Cel zadania A » Oceń, czy każde ze stwierdzeń (i), (ii) i (iii) zgadza się z tekstem o członkach Świadków Jehowy w wojsku. Przy każdym odpowiedz „tak” lub „nie” i przytocz dosłownie rozstrzygające słowa tekstu. (i) A. Morris jako 20-letni żołnierz trafił latem 1970 roku do szpitala. (ii) S. Herd odszedł z wojska w 1956 roku po trzech latach obowiązkowej służby. (iii) Glenn Hyde, zanim został Świadkiem Jehowy, służył w wojskach lądowych.
Cel zadania B » W rekordach, od pierwszego wiersza do wiersza z „<instances>” włącznie, zamień „JSON” na „YAML”. Podaj tylko te wiersze, a poza tą zmianą nie zmieniaj w nich niczego.

Pokazany tekst »
Witaj, gościu! Zaloguj się lub Zarejestruj się.

0 użytkowników i 2 Gości przegląda ten wątek.

Autor Wątek: Znane postacie z Towarzystwa w armii, zanim stali się ŚJ  (Przeczytany 3881 razy)

Offline Roszada

CK pisze tak:

Niejeden z nas, zanim zaczął studiować Słowo Boże, może przelewał krew ludzką albo należał do obciążających winą krwi organizacji religijnych lub politycznych” (Strażnica Rok CVIII [1987] Nr 1 s. 17-18).

Czy są na to przykłady jednostkowe?
Oczywiście! I to w samym Ciele Kierowniczym.

   Przykładowo członek Ciała Kierowniczego Świadków Jehowy A. Morris, który brał udział w wojnie w Wietnamie, pisze o sobie następująco:

„Było wczesne lato 1970 roku. Jako 20-letni żołnierz trafiłem z powodu poważnej choroby zakaźnej do Szpitala Ogólnego Valley Forge w Phoenixville w stanie Pensylwania” (Strażnica 15.05 2015 s. 3).

   Inny członek Ciała Kierowniczego Świadków Jehowy S. Herd tak wspomina swoją przygodę z armią:

„Później powołano mnie do amerykańskiej armii i wysłano do Niemiec. Tam zwierzchnicy postanowili mnie posłać do szkoły podoficerskiej, bo uważali, że mam wrodzone zdolności przywódcze i powinienem zostać zawodowym żołnierzem. Ale to nie było to, czego ja chciałem, dlatego w 1956 roku, po dwóch latach obowiązkowej służby, odszedłem z wojska. Wkrótce potem zaciągnąłem się do zupełnie innej armii” (Strażnica maj 2018 s. 4).

Wdowa po prezesie (N.Knorr) tak pisze o swym nowym mężu:

*** w04 1.7 ss. 28-29 ***
Nathan zmarł 8 czerwca 1977 roku. Żywił nadzieję niebiańską.
Wychodzę za Glenna Hyde’a
Nathan powiedział mi, że albo będę żyć przeszłością, albo zbuduję sobie nowe życie. Toteż w roku 1978, po przeniesieniu się na Farmy Strażnicy w Wallkill w stanie Nowy Jork, wyszłam za Glenna Hyde’a, przystojnego, spokojnego i taktownego brata. Zanim został Świadkiem Jehowy, służył w marynarce wojennej — w okresie, gdy Stany Zjednoczone prowadziły wojnę z Japonią.

Dostarczone rekordy »
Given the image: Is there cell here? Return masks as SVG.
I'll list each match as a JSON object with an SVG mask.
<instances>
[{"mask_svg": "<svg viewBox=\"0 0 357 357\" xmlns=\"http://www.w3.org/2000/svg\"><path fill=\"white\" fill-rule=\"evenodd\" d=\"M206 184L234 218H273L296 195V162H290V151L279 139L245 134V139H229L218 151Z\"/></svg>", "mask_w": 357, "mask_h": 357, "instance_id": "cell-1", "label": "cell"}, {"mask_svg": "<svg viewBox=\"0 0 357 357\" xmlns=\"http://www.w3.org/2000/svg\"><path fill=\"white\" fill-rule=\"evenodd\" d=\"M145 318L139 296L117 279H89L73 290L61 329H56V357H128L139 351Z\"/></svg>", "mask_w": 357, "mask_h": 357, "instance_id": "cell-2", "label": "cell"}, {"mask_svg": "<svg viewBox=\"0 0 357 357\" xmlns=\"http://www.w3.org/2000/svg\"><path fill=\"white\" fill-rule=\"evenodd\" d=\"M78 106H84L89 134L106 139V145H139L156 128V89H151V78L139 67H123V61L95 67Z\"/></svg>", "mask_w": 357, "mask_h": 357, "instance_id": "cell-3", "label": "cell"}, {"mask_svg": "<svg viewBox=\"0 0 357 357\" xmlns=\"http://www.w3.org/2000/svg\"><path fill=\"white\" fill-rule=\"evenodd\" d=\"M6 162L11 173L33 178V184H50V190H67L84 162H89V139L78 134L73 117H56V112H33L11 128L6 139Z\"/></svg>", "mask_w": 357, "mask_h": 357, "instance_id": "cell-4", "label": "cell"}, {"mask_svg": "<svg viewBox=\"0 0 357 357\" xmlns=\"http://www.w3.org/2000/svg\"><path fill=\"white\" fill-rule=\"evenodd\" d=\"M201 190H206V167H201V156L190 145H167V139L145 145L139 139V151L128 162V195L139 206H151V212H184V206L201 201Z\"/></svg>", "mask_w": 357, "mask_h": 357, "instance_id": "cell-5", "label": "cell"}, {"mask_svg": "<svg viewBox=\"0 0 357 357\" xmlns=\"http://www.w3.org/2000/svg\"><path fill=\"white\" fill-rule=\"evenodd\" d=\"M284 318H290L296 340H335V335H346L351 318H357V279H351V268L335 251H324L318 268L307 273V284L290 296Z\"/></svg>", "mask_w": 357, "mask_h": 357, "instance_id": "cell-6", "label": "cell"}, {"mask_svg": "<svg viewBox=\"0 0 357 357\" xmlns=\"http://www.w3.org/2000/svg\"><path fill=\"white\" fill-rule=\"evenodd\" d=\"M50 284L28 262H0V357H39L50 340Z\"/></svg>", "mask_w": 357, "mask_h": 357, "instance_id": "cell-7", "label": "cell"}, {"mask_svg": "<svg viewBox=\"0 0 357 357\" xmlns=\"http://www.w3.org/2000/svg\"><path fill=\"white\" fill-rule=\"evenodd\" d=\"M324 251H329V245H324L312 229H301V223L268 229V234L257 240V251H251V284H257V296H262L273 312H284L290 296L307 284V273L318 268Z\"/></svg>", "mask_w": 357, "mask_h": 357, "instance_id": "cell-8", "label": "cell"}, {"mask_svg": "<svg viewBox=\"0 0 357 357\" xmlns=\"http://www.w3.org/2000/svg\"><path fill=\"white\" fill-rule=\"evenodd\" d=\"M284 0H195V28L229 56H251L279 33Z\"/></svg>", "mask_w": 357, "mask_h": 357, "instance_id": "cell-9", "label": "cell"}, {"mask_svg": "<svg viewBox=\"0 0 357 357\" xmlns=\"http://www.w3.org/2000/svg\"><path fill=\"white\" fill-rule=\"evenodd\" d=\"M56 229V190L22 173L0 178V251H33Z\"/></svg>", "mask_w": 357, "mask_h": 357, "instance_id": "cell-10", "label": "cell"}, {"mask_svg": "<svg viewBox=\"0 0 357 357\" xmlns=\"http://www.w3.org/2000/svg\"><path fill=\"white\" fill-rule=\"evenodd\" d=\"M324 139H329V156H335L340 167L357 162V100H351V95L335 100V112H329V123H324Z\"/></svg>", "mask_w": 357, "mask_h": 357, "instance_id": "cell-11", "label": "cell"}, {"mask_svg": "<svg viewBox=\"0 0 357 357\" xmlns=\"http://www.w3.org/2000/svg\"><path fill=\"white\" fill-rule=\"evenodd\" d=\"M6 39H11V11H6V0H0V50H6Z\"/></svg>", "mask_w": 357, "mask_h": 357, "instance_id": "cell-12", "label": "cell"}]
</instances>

Wynik A »
(i) Tak: „Było wczesne lato 1970 roku. Jako 20-letni żołnierz trafiłem”.
(ii) Nie: „w 1956 roku, po dwóch latach obowiązkowej służby, odszedłem z wojska”.
(iii) Nie: „służył w marynarce wojennej”.

Wynik B »
Given the image: Is there cell here? Return masks as SVG.
I'll list each match as a YAML object with an SVG mask.
<instances>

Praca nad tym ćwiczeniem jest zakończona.